# Defective Blu Ray: 300 - Rise of an Empire



## Lumen (May 17, 2014)

Following tonyvb's thread about drop-outs during The Mockingjay (Part 1) reminded me of a problem I recently had with 300: Rise of an Empire. 

The menu buttons "Play," "Setup," "Features," etc. were visible through the whole movie. Some, but not all, of the menu graphics were also superimposed on the screen. The buttons weren't functional; they just blocked the picture so you could only see a 1/3 wide band of it.
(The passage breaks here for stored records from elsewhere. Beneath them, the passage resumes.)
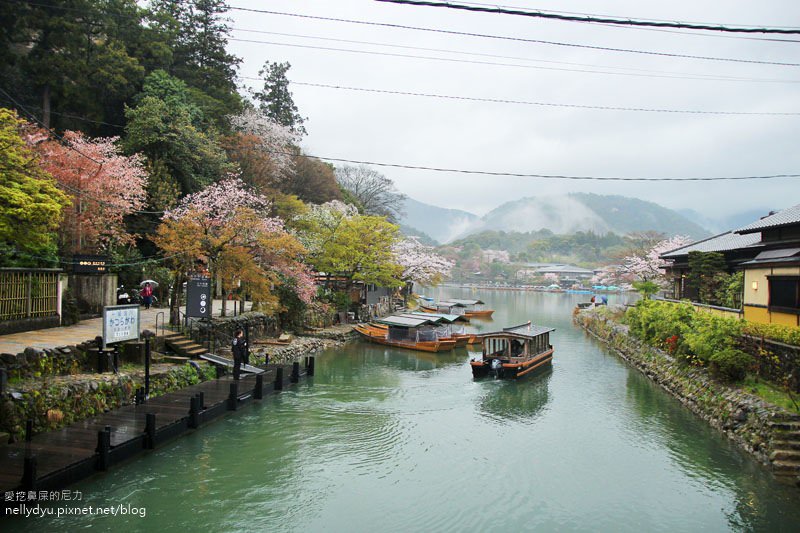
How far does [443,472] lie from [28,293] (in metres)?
14.7

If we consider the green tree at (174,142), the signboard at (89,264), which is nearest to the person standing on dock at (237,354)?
the signboard at (89,264)

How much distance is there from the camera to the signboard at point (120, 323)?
49.7 feet

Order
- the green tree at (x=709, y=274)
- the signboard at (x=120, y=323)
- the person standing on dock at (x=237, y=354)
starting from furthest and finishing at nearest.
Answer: the green tree at (x=709, y=274)
the person standing on dock at (x=237, y=354)
the signboard at (x=120, y=323)

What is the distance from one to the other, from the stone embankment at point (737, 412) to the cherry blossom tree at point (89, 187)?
A: 2572cm

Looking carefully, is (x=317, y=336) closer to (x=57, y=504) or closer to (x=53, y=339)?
(x=53, y=339)

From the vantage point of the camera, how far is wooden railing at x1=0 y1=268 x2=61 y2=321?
1603 centimetres

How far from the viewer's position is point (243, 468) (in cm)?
1380

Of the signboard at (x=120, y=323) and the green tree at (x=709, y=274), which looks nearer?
the signboard at (x=120, y=323)

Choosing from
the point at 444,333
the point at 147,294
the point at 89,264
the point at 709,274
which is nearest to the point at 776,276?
the point at 709,274

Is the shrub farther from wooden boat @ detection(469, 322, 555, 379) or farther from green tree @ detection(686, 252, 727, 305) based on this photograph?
green tree @ detection(686, 252, 727, 305)

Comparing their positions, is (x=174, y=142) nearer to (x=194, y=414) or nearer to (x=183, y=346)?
(x=183, y=346)

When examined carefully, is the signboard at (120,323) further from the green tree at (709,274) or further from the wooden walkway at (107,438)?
the green tree at (709,274)

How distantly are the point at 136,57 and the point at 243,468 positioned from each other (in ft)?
111

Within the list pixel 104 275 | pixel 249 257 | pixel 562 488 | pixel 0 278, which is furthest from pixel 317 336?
pixel 562 488
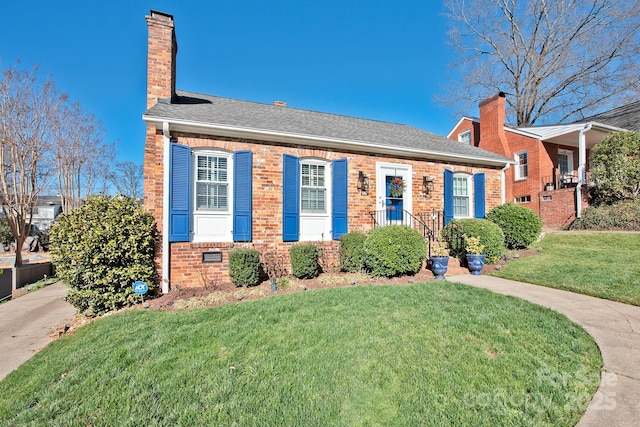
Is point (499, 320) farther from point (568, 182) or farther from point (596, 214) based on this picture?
point (568, 182)

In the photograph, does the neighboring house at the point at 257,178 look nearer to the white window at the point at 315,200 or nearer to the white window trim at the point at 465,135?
the white window at the point at 315,200

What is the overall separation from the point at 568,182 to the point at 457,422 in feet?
52.6

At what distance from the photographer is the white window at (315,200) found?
761 cm

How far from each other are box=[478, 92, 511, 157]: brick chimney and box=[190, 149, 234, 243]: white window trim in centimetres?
1338

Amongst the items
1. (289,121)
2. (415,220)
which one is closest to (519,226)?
(415,220)

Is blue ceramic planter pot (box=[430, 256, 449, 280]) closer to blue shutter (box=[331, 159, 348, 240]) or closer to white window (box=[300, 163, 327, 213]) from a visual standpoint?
blue shutter (box=[331, 159, 348, 240])

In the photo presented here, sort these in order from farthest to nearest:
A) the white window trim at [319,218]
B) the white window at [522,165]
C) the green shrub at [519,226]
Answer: the white window at [522,165]
the green shrub at [519,226]
the white window trim at [319,218]

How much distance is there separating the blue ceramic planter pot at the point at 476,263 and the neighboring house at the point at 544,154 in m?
7.78

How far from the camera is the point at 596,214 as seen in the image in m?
10.1

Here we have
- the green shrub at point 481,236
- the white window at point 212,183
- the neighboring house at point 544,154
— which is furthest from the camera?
the neighboring house at point 544,154

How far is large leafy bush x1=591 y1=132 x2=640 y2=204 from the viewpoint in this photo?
993 cm

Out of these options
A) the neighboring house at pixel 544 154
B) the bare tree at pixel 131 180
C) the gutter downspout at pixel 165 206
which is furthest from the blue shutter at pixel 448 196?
the bare tree at pixel 131 180

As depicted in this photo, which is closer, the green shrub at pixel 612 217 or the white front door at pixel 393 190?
the white front door at pixel 393 190

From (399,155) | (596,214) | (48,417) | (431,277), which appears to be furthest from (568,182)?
(48,417)
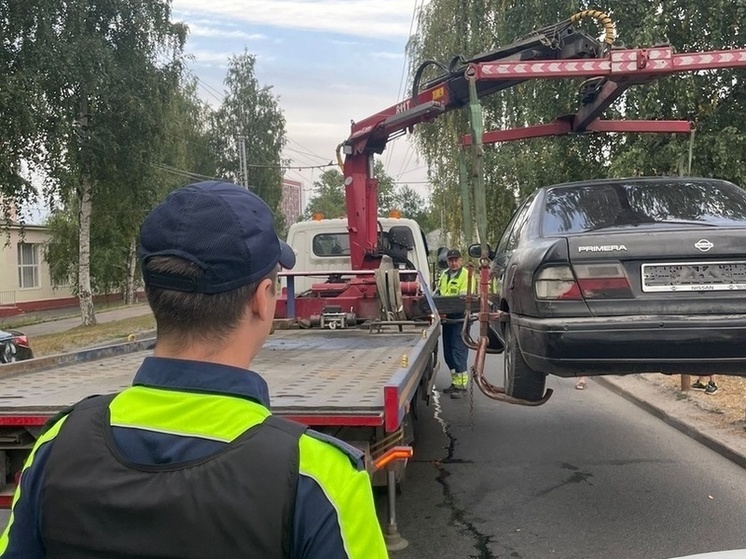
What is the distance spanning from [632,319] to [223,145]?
4895cm

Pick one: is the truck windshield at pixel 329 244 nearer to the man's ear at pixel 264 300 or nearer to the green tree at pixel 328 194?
the man's ear at pixel 264 300

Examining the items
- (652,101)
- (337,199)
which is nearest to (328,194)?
(337,199)

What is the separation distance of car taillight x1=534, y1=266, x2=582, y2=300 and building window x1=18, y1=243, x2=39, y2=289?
1339 inches

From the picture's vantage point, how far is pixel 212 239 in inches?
50.0

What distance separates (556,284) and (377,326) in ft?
10.7

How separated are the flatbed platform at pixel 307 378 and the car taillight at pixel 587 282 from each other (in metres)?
0.96

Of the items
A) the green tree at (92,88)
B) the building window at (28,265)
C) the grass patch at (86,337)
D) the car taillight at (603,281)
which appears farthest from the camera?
the building window at (28,265)

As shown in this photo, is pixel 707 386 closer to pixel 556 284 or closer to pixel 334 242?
pixel 556 284

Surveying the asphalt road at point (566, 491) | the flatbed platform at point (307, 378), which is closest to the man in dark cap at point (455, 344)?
the asphalt road at point (566, 491)

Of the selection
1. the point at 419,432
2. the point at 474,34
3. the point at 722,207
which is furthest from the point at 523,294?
the point at 474,34

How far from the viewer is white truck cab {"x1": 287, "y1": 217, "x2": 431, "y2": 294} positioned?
420 inches

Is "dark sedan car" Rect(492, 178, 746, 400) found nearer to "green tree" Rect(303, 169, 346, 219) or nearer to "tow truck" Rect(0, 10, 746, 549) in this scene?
"tow truck" Rect(0, 10, 746, 549)

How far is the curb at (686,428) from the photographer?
612 centimetres

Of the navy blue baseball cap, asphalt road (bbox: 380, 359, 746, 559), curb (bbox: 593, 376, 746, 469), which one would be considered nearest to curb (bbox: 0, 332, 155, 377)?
asphalt road (bbox: 380, 359, 746, 559)
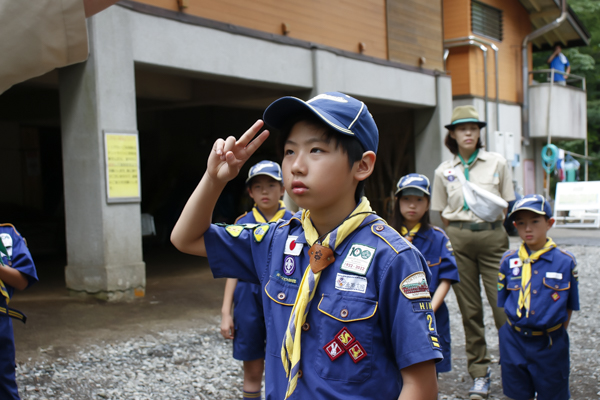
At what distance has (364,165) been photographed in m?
1.82

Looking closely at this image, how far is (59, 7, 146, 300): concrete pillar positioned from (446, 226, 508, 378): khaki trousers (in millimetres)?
4301

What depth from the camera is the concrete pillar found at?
7.12m

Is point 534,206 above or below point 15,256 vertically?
above

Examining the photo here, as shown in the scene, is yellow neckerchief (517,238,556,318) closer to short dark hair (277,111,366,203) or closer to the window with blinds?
short dark hair (277,111,366,203)

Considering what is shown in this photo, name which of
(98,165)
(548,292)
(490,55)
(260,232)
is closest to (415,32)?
(490,55)

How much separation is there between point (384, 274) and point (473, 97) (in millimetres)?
15290

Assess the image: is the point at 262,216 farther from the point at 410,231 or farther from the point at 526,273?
the point at 526,273

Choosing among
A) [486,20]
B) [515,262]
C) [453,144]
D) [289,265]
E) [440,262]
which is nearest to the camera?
[289,265]

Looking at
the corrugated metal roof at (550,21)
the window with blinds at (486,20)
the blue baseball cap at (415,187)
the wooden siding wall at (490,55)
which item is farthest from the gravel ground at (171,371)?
the corrugated metal roof at (550,21)

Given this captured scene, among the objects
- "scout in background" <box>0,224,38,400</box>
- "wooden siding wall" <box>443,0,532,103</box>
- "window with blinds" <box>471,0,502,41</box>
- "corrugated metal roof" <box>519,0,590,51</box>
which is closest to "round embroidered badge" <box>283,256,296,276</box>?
"scout in background" <box>0,224,38,400</box>

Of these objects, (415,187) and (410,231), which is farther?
(410,231)

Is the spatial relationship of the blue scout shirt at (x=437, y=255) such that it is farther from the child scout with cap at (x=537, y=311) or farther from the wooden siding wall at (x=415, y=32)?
the wooden siding wall at (x=415, y=32)

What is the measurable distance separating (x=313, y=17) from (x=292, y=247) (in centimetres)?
912

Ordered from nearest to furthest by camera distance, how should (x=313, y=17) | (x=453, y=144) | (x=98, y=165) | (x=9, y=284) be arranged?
(x=9, y=284) < (x=453, y=144) < (x=98, y=165) < (x=313, y=17)
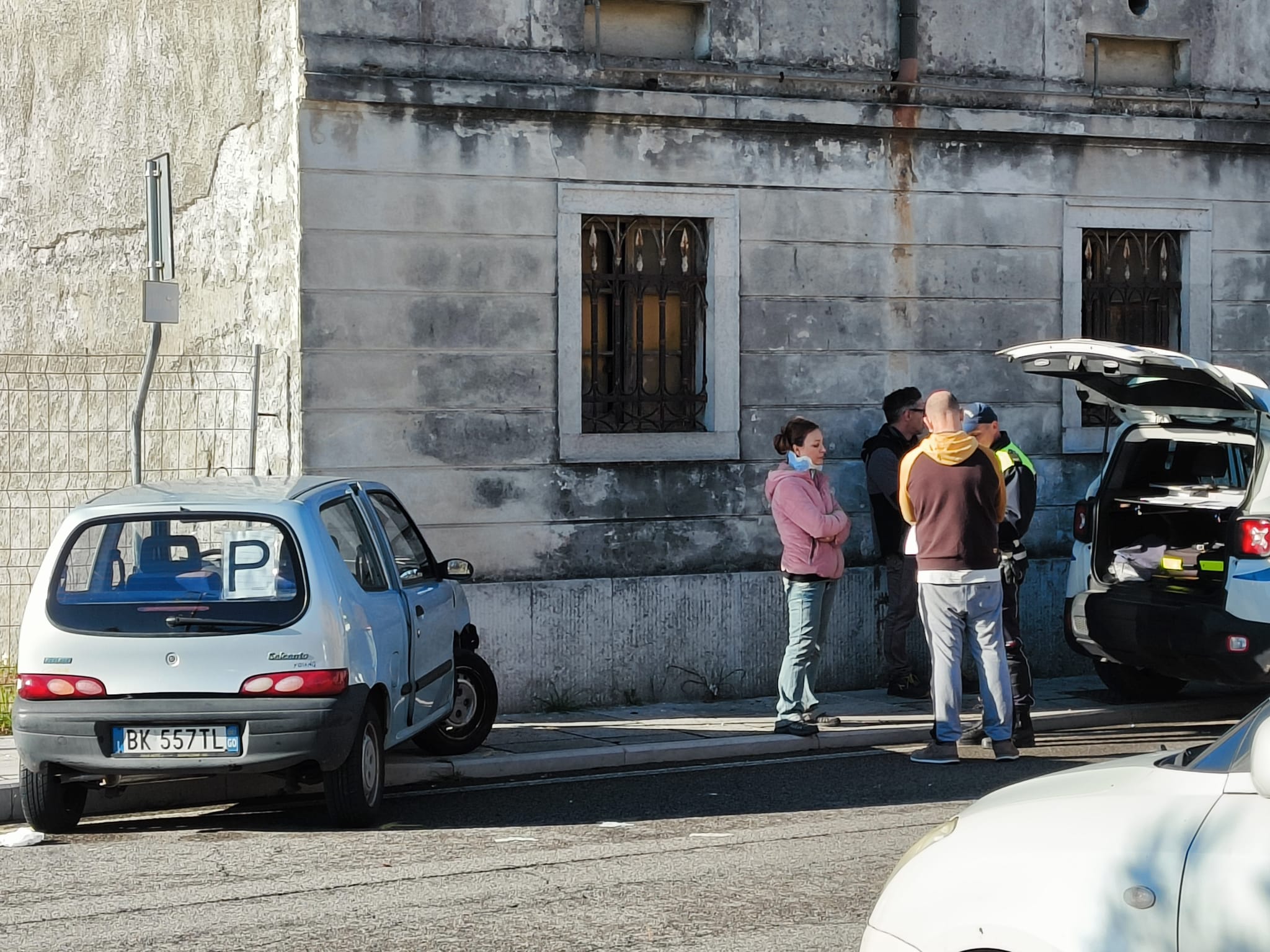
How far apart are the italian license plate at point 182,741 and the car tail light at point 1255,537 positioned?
5.63 m

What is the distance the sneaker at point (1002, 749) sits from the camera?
31.0 feet

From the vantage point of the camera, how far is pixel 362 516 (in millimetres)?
8578

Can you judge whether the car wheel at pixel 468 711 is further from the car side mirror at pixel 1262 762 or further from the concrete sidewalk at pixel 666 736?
the car side mirror at pixel 1262 762

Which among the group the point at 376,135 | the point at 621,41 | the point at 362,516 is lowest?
the point at 362,516

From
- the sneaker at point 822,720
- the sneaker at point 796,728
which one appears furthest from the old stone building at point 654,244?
the sneaker at point 796,728

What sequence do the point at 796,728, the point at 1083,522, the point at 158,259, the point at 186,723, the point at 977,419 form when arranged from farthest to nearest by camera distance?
the point at 1083,522
the point at 796,728
the point at 977,419
the point at 158,259
the point at 186,723

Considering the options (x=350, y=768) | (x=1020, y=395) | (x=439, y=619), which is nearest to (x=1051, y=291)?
Result: (x=1020, y=395)

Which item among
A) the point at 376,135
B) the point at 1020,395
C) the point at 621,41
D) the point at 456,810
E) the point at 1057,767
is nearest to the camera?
the point at 456,810

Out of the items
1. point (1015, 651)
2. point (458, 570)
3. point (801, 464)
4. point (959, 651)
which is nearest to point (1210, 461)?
point (1015, 651)

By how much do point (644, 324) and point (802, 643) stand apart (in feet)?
10.2

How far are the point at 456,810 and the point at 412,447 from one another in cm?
356

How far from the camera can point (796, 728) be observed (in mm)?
10312

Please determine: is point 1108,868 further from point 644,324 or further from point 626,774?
point 644,324

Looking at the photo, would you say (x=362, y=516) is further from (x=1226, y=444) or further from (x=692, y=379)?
(x=1226, y=444)
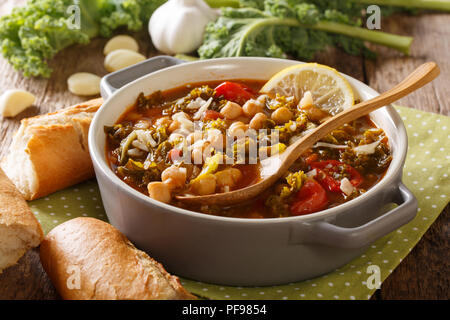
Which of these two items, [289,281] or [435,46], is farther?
[435,46]

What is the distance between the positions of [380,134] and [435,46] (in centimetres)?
267

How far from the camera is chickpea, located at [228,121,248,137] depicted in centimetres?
334

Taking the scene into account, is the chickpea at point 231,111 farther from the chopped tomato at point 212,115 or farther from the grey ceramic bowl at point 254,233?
the grey ceramic bowl at point 254,233

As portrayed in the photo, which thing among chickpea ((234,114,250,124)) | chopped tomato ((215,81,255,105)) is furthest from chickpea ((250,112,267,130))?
chopped tomato ((215,81,255,105))

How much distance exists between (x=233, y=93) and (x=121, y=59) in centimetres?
170

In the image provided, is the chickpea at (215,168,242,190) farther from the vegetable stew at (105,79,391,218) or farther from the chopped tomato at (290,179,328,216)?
the chopped tomato at (290,179,328,216)

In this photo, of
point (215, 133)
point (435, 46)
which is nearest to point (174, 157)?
point (215, 133)

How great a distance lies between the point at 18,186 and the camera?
142 inches

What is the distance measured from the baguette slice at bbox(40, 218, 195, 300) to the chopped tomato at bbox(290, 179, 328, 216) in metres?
0.70

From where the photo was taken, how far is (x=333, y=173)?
10.3 feet

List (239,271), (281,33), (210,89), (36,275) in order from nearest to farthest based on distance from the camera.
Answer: (239,271) < (36,275) < (210,89) < (281,33)

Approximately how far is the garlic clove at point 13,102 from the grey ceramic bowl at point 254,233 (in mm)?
1546

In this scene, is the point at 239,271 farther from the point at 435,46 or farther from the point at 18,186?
the point at 435,46

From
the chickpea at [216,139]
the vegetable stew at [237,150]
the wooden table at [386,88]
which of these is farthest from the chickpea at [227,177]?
the wooden table at [386,88]
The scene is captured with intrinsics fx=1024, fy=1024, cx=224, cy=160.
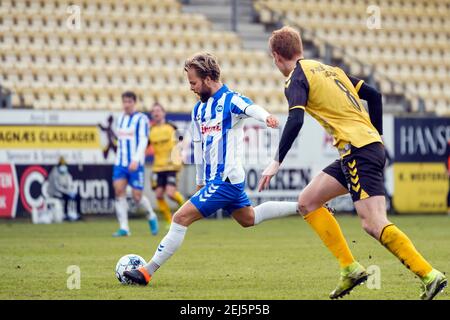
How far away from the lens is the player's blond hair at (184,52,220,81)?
29.8 feet

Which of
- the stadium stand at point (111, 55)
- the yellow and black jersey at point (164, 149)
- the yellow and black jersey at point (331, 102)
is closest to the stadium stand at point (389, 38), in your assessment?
the stadium stand at point (111, 55)

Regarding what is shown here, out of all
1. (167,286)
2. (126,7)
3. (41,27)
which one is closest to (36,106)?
(41,27)

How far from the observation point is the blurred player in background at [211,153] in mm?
9055

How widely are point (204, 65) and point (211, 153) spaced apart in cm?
79

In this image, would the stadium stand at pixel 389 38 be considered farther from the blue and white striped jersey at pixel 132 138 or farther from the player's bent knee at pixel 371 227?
the player's bent knee at pixel 371 227

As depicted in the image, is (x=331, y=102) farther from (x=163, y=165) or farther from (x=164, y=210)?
(x=163, y=165)

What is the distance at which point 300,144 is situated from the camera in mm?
22312

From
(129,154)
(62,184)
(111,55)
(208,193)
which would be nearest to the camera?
(208,193)

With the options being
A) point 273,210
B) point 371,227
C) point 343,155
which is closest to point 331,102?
point 343,155

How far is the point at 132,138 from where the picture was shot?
17141 millimetres

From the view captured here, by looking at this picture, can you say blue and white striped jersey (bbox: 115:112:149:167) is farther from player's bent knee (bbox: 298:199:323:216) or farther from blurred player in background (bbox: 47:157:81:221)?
player's bent knee (bbox: 298:199:323:216)

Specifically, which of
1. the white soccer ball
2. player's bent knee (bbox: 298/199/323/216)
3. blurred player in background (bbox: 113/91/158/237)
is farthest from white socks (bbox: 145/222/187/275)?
blurred player in background (bbox: 113/91/158/237)

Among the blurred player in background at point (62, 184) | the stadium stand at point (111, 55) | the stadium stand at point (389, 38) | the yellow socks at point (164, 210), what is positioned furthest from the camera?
the stadium stand at point (389, 38)

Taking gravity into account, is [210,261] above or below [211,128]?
below
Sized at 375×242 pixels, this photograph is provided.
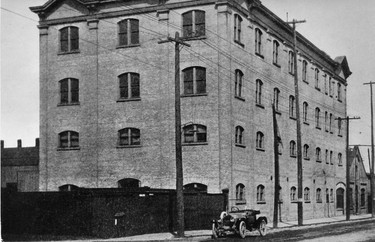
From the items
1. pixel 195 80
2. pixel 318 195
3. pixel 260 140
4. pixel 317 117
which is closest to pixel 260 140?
pixel 260 140

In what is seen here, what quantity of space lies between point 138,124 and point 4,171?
26465 millimetres

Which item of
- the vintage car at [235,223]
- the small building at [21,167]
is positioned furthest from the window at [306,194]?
the small building at [21,167]

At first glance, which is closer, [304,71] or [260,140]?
[260,140]

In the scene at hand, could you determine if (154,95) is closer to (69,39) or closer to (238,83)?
(238,83)

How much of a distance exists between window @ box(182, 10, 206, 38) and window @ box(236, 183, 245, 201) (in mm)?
9409

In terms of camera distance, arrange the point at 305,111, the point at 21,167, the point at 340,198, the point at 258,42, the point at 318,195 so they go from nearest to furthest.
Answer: the point at 258,42 → the point at 305,111 → the point at 318,195 → the point at 21,167 → the point at 340,198

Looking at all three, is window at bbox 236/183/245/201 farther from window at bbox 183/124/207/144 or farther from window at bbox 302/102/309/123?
window at bbox 302/102/309/123

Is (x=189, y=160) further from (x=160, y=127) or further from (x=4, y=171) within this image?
(x=4, y=171)

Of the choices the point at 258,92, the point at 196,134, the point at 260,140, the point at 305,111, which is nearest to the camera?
the point at 196,134

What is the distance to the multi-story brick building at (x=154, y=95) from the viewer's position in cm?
3469

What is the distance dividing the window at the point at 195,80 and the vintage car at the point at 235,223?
1058 centimetres

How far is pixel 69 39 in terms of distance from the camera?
3856 cm

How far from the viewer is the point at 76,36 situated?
38.4m

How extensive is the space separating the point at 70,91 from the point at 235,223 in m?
17.6
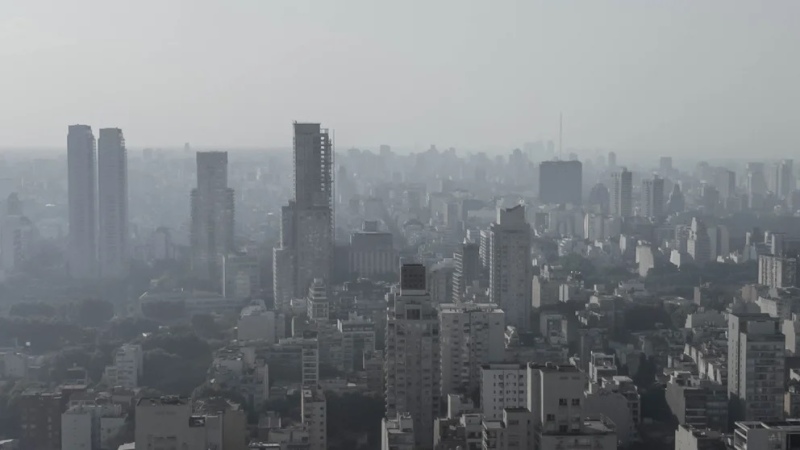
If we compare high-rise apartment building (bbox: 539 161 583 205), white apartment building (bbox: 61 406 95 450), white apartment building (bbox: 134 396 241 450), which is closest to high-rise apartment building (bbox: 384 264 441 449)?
white apartment building (bbox: 61 406 95 450)

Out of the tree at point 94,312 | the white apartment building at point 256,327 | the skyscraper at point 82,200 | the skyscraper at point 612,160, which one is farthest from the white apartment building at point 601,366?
the skyscraper at point 612,160

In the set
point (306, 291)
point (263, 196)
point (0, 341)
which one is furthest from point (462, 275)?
point (263, 196)

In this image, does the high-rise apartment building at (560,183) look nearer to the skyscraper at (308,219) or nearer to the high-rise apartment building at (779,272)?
Answer: the high-rise apartment building at (779,272)

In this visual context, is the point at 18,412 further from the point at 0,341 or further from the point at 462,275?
the point at 462,275

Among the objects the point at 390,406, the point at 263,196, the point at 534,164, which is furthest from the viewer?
the point at 534,164

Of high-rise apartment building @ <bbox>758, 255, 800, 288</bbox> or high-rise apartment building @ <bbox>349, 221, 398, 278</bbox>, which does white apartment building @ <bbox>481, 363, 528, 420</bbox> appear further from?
high-rise apartment building @ <bbox>349, 221, 398, 278</bbox>

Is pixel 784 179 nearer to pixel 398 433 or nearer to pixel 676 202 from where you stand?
pixel 676 202
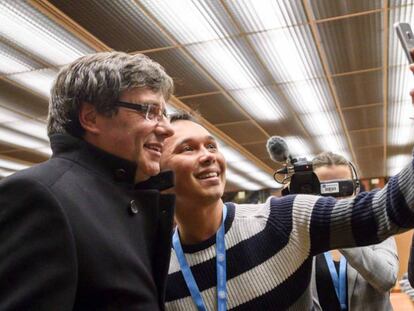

*Anybody have a blu ray do this before, or have an idea of what might cause it?* My player's firmware is updated, and it plays other disks just fine. Sorry, the store exchanged the disc for me so so I can't run any experiments with it. I didn't have another player to try it with.


----------



## willis7469 (Jan 31, 2014)

Does the new one do it? I know on BD's if you push the up button, or top menu button it will bring those options up. Even when the film is playing.


----------



## Lumen (May 17, 2014)

Thanks, I'll check that in the next night or two (so many buttons, so little time)


----------



## Mike Edwards (Mar 10, 2011)

Sounds like a defective disc or your player glitched during playback. Especially if it was fixed after exchanging


----------



## Lumen (May 17, 2014)

Oh fiddlesticks, the new disc does the same thing. :foottap:
Pressed all the buttons on the remote and even waved my secret decoder ring over it. No luck. :blink:


But the player "remembered" the point at which the original disc was stopped and ejected. So I think I can now try a few other things:
Soft Reset = rapidly press the STOP button twice to reset the disc to the beginning, or
Hard Reset = restore the player's factory defaults
Player Swap = See if the disc plays normally on the bedroom system 

*Has anyone ever heard of a batch of bad discs being released/recalled?*
Comments and/or suggestions welcome.


----------



## willis7469 (Jan 31, 2014)

Lou, Lou, Lou....
You need your decoder ring calibrated! And cryo'd, and burned in, and phase adjusted. I'm sure there's more. Let me think...
J/k, I would surely try any other player available to me. Very unusual.


----------



## Mike Edwards (Mar 10, 2011)

try updating your players firmware... what player do you have?


----------



## willis7469 (Jan 31, 2014)

Oh yeah. Soak your decoder ring in snake oil for 24 hrs.


----------



## Lumen (May 17, 2014)

willis7469 said:


> Lou, Lou, Lou....
> You need your decoder ring calibrated! And cryo'd, and burned in, and phase adjusted. I'm sure there's more. Let me think...
> J/k, I would surely try any other player available to me. Very unusual.


Truly :rofl: to the point it made my day :thankyou:



Mike Edwards said:


> try updating your players firmware... what player do you have?


It's an Oppo BDP-95. I thought I updated correctly, but I'll check the firmware version again.

More buttons, more time, and... one ring to rule them all :flex:


----------



## willis7469 (Jan 31, 2014)

Lou, I'm so glad to add a smile to your face. Any luck with the other player? Btw, I have some extra snake oil to season your ring with. I hate to see it go to waste.


----------



## Lumen (May 17, 2014)

Disc played fine on other player... Should have tried that in the first place. Anyway, dug deeper into the Oppo's menus. Remember I mentioning wiping the player's memory of the disc? 

SETUP > DEVICE SETUP > PERSISTENT STORAGE > ERASE BD-VIDEO DATA > OK

And presto chango - one working blu Ray title "300: Rise of an Empire" !!!
CAVEAT: This solution may not be for everyone because it erased all data for any BD ever played on it.

Thanks again for everyone's input!


----------



## willis7469 (Jan 31, 2014)

Strange fix. Wouldn't have guessed that. 
Just admit it. It was the ring. Lol


----------